INFORMATION SHOWN>
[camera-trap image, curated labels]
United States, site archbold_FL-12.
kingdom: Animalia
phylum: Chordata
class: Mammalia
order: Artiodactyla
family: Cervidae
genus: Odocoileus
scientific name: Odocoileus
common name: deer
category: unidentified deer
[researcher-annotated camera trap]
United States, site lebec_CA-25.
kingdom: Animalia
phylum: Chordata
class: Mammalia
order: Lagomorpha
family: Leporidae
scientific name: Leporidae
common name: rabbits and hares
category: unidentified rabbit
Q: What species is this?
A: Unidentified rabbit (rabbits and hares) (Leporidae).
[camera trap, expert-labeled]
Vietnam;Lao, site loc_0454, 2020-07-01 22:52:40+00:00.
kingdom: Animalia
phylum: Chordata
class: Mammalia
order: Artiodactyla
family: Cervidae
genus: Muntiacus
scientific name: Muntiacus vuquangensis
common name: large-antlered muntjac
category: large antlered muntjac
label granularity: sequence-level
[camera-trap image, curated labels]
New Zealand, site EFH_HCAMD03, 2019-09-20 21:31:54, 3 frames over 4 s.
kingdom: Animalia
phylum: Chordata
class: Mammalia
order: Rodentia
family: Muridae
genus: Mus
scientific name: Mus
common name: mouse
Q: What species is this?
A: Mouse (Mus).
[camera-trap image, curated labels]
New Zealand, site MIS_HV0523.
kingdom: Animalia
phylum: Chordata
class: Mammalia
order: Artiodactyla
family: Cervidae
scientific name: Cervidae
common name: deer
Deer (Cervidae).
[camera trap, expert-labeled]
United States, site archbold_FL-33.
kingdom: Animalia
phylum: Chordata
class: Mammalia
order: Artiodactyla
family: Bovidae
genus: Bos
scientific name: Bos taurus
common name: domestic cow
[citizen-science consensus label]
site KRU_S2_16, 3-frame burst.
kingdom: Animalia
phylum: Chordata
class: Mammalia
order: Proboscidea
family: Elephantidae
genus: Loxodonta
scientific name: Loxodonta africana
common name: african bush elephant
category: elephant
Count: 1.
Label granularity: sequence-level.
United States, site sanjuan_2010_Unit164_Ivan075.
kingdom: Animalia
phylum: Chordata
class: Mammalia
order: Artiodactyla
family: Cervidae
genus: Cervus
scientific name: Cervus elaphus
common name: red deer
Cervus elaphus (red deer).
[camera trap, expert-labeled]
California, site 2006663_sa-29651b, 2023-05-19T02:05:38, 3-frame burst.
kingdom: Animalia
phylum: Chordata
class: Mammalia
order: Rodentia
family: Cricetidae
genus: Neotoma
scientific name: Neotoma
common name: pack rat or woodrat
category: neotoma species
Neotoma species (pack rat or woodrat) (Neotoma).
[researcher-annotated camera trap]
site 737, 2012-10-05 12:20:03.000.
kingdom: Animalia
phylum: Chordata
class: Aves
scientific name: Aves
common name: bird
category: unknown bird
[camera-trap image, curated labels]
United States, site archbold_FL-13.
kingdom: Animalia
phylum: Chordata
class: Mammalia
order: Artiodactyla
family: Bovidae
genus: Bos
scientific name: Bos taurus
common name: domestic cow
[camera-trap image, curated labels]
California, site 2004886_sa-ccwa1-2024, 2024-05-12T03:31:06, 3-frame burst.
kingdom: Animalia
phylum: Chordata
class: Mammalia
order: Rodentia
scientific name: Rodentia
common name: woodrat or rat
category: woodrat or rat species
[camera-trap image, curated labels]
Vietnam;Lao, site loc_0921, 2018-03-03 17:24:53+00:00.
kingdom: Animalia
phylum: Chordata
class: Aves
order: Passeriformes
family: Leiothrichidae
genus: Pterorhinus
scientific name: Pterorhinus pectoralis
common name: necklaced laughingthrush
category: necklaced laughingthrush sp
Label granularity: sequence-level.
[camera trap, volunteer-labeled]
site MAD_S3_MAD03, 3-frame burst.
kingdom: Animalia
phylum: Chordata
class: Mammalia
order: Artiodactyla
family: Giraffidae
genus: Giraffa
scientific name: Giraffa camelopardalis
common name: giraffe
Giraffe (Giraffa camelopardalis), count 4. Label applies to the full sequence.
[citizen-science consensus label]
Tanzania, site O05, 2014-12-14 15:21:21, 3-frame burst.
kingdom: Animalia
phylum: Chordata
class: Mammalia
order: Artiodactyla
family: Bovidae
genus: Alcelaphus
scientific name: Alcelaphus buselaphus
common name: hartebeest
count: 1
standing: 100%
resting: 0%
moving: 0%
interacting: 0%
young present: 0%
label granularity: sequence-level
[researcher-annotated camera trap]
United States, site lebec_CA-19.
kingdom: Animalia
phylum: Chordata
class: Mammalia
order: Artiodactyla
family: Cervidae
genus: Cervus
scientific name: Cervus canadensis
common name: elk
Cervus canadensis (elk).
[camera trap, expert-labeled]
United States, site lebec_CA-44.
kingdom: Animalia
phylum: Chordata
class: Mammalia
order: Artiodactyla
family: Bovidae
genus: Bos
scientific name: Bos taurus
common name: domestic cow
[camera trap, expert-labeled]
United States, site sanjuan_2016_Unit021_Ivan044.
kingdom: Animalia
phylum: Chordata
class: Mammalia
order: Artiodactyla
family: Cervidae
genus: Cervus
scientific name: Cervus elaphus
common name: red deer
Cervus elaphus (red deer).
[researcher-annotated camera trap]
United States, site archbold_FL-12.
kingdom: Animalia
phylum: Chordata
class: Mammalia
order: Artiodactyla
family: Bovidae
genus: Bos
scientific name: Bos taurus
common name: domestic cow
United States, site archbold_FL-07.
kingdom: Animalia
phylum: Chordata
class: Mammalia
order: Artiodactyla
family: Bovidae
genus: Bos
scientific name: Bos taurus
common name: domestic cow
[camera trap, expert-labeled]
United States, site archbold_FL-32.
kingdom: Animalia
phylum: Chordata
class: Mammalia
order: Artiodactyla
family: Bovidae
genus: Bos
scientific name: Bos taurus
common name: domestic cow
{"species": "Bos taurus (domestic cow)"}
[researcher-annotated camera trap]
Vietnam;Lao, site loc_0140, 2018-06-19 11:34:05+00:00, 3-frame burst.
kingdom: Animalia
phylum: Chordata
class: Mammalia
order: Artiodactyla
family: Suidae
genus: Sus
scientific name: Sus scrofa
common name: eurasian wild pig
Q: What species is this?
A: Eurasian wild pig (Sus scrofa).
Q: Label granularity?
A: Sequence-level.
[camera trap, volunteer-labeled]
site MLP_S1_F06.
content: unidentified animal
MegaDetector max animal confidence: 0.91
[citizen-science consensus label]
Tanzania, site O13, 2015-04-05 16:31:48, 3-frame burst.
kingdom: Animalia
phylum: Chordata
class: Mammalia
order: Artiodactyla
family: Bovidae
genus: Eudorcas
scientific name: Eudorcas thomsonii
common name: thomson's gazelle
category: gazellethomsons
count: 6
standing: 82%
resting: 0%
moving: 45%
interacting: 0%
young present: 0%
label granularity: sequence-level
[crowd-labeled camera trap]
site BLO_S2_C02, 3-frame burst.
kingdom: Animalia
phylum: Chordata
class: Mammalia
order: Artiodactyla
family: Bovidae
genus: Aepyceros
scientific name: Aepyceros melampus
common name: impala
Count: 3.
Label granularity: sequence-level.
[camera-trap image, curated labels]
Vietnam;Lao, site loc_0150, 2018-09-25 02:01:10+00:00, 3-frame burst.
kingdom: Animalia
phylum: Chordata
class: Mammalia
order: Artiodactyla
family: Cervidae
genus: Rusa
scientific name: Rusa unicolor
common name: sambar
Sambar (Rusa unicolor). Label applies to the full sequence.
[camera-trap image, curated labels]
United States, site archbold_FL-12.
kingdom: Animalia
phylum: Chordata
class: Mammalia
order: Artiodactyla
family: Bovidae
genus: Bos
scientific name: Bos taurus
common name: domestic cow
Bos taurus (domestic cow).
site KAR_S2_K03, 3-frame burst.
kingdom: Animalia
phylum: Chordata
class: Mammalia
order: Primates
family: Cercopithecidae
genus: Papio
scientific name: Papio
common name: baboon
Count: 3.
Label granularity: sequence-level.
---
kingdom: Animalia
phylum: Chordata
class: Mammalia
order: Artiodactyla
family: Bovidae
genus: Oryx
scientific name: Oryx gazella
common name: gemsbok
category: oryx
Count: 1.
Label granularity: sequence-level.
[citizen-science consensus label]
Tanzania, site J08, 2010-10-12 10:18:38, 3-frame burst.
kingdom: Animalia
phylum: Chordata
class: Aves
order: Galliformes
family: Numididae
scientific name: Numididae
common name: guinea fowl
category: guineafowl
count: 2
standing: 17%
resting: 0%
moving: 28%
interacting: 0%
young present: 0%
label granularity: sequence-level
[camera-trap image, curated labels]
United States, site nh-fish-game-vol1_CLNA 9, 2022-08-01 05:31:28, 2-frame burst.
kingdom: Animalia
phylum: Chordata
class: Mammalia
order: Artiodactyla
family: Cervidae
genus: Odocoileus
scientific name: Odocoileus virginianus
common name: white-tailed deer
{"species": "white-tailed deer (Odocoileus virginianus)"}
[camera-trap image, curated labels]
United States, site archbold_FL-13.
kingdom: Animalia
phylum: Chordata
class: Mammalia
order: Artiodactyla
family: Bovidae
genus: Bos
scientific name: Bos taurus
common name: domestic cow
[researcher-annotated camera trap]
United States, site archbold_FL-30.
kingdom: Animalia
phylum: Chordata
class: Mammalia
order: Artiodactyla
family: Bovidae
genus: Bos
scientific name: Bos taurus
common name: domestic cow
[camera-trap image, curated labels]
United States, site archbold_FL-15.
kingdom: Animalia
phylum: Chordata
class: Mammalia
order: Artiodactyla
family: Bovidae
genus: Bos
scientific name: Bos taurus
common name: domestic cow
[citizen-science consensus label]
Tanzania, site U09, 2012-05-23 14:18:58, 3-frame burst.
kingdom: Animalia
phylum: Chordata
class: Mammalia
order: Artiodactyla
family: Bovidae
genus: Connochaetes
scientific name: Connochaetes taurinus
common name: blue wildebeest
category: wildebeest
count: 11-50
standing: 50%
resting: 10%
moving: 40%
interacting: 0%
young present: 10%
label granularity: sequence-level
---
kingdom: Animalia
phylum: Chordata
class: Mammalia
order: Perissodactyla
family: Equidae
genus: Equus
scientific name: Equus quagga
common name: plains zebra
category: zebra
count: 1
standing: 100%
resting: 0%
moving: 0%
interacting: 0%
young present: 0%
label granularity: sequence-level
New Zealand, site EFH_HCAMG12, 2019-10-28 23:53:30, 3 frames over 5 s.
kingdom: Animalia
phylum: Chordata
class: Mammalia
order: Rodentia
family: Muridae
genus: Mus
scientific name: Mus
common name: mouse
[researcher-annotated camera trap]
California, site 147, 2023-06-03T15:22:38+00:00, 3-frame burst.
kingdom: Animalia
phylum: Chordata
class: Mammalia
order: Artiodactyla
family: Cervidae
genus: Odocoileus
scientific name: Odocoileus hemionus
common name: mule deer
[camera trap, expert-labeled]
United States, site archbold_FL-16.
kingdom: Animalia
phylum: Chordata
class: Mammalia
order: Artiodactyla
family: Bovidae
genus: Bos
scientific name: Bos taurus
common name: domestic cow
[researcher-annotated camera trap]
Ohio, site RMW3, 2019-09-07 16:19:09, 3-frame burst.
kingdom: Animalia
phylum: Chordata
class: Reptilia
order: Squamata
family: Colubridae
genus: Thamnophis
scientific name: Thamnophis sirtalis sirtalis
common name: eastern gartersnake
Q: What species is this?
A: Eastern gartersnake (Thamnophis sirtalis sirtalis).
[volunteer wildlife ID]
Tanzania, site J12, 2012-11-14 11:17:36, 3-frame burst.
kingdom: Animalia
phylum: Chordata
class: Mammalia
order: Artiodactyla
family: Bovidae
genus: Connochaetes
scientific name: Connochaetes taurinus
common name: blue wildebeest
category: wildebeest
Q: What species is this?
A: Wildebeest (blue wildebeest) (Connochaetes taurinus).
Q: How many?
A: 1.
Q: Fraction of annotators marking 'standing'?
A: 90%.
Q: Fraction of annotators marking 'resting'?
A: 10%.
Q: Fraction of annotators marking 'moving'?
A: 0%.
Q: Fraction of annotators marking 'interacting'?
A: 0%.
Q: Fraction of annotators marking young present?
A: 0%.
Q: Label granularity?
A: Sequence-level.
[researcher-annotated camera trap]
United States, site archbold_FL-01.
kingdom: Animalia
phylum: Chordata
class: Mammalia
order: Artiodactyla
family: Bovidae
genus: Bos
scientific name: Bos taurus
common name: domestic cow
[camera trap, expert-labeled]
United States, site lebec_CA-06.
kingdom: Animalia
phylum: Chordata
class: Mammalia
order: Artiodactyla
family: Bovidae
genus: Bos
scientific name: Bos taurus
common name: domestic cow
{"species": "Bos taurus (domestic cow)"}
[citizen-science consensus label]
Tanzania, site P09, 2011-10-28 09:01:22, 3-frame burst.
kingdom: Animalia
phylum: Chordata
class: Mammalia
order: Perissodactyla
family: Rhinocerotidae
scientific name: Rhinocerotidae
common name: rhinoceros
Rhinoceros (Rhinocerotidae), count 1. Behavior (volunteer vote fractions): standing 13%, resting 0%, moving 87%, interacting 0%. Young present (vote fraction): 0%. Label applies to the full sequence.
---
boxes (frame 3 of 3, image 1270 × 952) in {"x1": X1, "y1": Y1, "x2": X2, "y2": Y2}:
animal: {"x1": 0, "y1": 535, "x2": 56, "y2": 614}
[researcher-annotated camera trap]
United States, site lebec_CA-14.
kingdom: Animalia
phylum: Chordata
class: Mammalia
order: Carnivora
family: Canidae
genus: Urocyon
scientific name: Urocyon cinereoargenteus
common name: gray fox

THE TASK> Which lines of the listing contain the string "over"? Copy every one of them.

TASK RESPONSE>
New Zealand, site EFH_HCAMD03, 2019-09-20 21:31:54, 3 frames over 4 s.
New Zealand, site EFH_HCAMG12, 2019-10-28 23:53:30, 3 frames over 5 s.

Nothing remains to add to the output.